◆ TASK DIRECTIONS
Word for word, output every line of the material below, minus pictures.

◆ INFORMATION
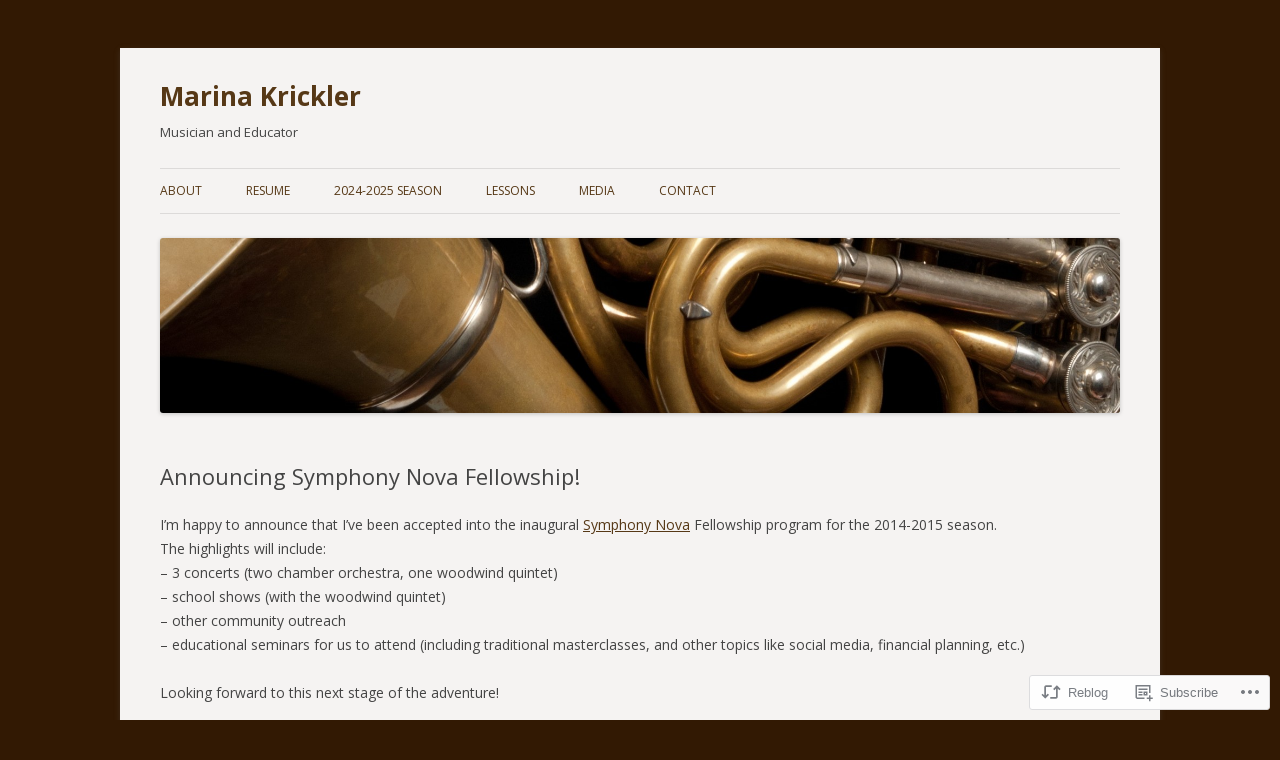

--- FILE ---
content_type: text/css;charset=utf-8
request_url: https://s0.wp.com/?custom-css=1&csblog=2NDYy&cscache=6&csrev=23
body_size: 26
content:
footer{margin-top:0}.site-content article{margin-bottom:0}footer[role="contentinfo"]{border-top:1px solid #ededed;color:#A6A6A6;clear:both;font-size:11px;font-size:.857142857rem;line-height:2;max-width:960px;max-width:68.571428571rem;margin-top:24px;margin-top:1.714285714rem;margin-left:auto;margin-right:auto;padding:24px 0;padding:1.714285714rem 0}footer[role="contentinfo"] a{color:#A6A6A6;font-size:11px;font-size:.857142857rem}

◆ ANSWER SPACE
--- FILE ---
content_type: text/css;charset=utf-8
request_url: https://s0.wp.com/?custom-css=1&csblog=2NDYy&cscache=6&csrev=23
body_size: 26
content:
footer{margin-top:0}.site-content article{margin-bottom:0}footer[role="contentinfo"]{border-top:1px solid #ededed;color:#A6A6A6;clear:both;font-size:11px;font-size:.857142857rem;line-height:2;max-width:960px;max-width:68.571428571rem;margin-top:24px;margin-top:1.714285714rem;margin-left:auto;margin-right:auto;padding:24px 0;padding:1.714285714rem 0}footer[role="contentinfo"] a{color:#A6A6A6;font-size:11px;font-size:.857142857rem}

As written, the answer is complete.